A Culture of Encounter

I wrote yesterday about the passage in Mark’s Gospel in which Jesus’ disciples complain that someone who is no one of them is casting out demons in Jesus’ name. Pope Francis spoke even more broadly (well, and also far more eloquently) on this passage in his homily yesterday.

The Pope characterized the disciples’ as “a little intolerant,” convinced as they were that “those who do not have the truth, cannot do good.” He explained “This was wrong . . . Jesus broadens the horizon.”

Everyone has the ability to do good, because that ability is rooted in our creation:

The Lord created us in His image and likeness, and we are the image of the Lord, and He does good and all of us have this commandment at heart: do good and do not do evil. All of us. ‘But, Father, this is not Catholic! He cannot do good.’ Yes, he can. He must. Not can: must! Because he has this commandment within him. Instead, this ‘closing off’ that imagines that those outside, everyone, cannot do good is a wall that leads to war and also to what some people throughout history have conceived of: killing in the name of God. That we can kill in the name of God. And that, simply, is blasphemy. To say that you can kill in the name of God is blasphemy.

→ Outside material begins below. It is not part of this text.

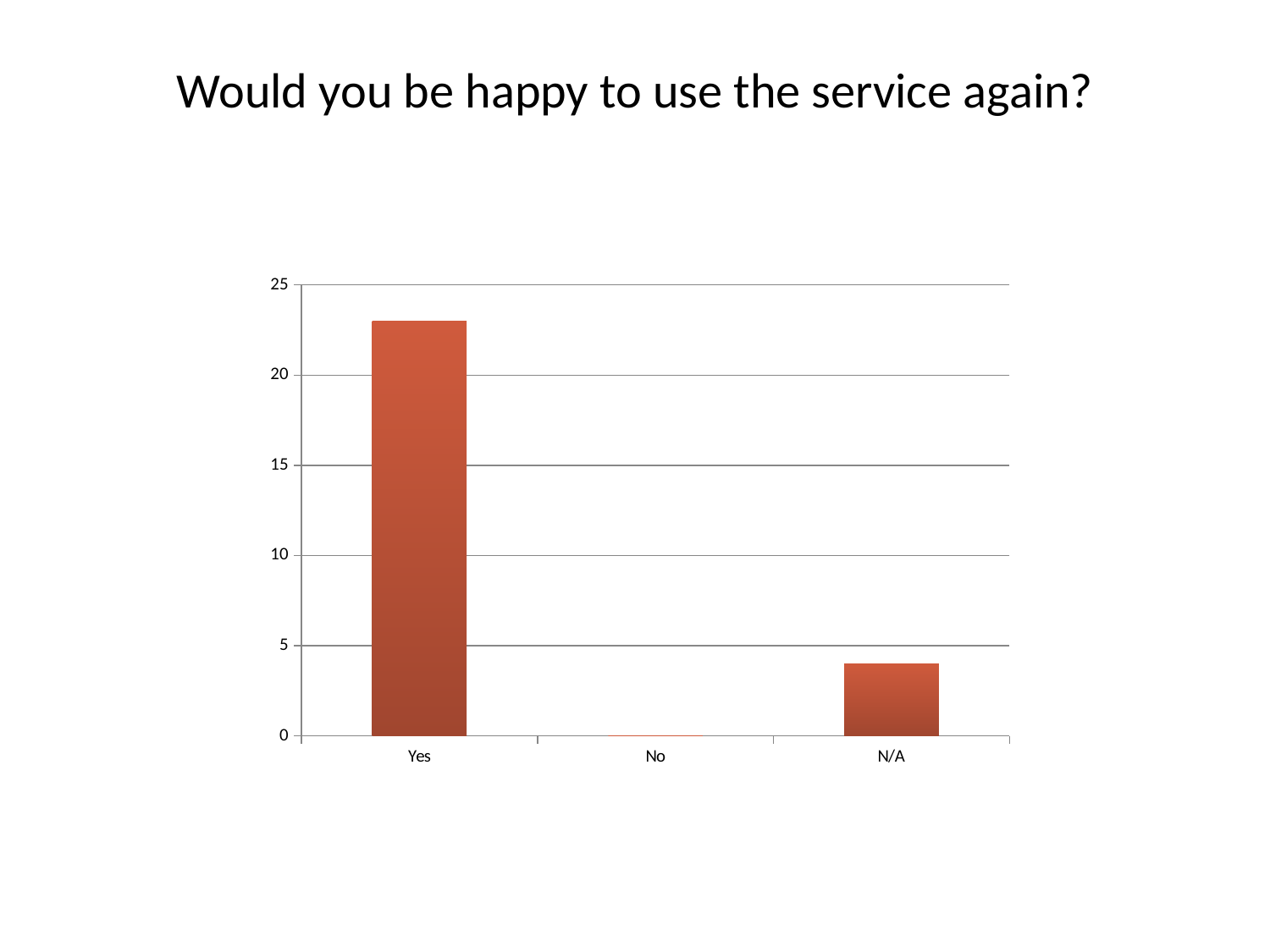
What is the title of the slide above the chart? Would you be happy to use the service again? Is the value for Yes greater or less than 15? greater How many categories are shown on the x axis of the chart? 3 Is the value for N/A greater or less than 10? less Is the value for N/A greater or less than 5? less Which category has the lowest value in the chart? No What kind of chart is shown on the slide? bar chart What is the value for No in the chart? 0 Which is larger, the value for Yes or the value for N/A? Yes What is the highest value shown on the vertical axis of the chart? 25 Which category has the highest value in the chart? Yes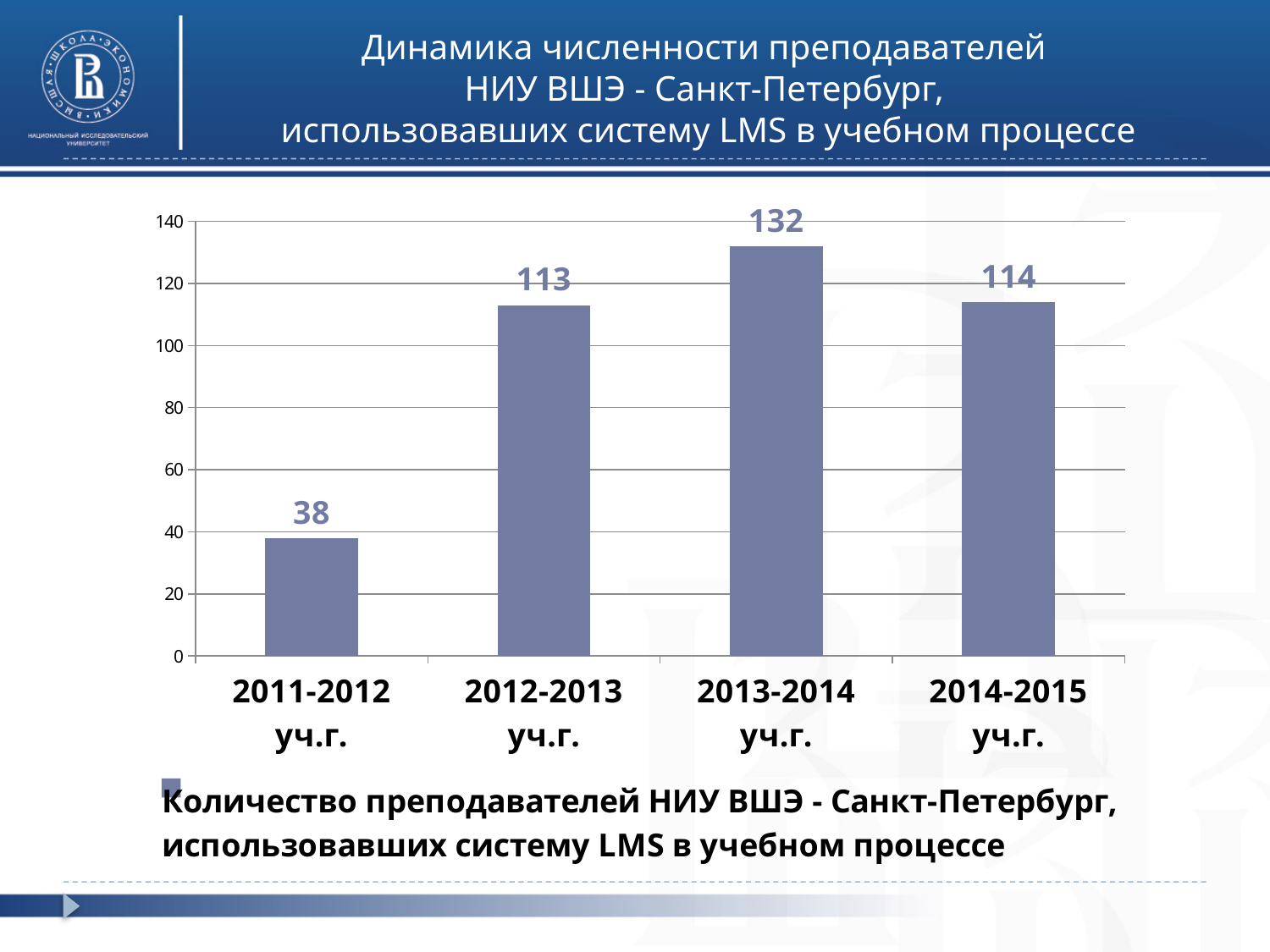
What is the value for 2014-2015 уч.г.? 114 How many academic years are shown on the chart? 4 What kind of chart is shown on the slide? bar chart Is the value for 2013-2014 уч.г. greater or less than 120? greater Does the value rise or fall from 2013-2014 уч.г. to 2014-2015 уч.г.? fall What is the difference between the values for 2012-2013 уч.г. and 2011-2012 уч.г.? 75 Which is larger, the value for 2012-2013 уч.г. or 2014-2015 уч.г.? 2014-2015 уч.г. Which academic year has the lowest value? 2011-2012 уч.г. What is the value for 2011-2012 уч.г.? 38 What is the value for 2013-2014 уч.г.? 132 What is the difference between the values for 2013-2014 уч.г. and 2012-2013 уч.г.? 19 Which academic year has the highest value? 2013-2014 уч.г.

Not only are we all created in God’s image, and thus each given in the depths of our heart the commandment to do good, but all of us are redeemed by Jesus, not only those belonging to a particular club. The Pope continued:

The Lord has redeemed all of us, all of us, with the Blood of Christ: all of us, not just Catholics. Everyone! ‘Father, the atheists?’ Even the atheists. Everyone! And this Blood makes us children of God of the first class! We are created children in the likeness of God and the Blood of Christ has redeemed us all! And we all have a duty to do good. And this commandment for everyone to do good, I think, is a beautiful path towards peace. If we, each doing our own part, if we do good to others, if we meet there, doing good, and we go slowly, gently, little by little, we will make that culture of encounter: we need that so much. We must meet one another doing good. ‘But I don’t believe, Father, I am an atheist!’ But do good: we will meet one another there.

Doubtless Pope Francis’ words will be a challenge to many people. But a lot of what he has said so far in his papacy has been challenging – for all of us.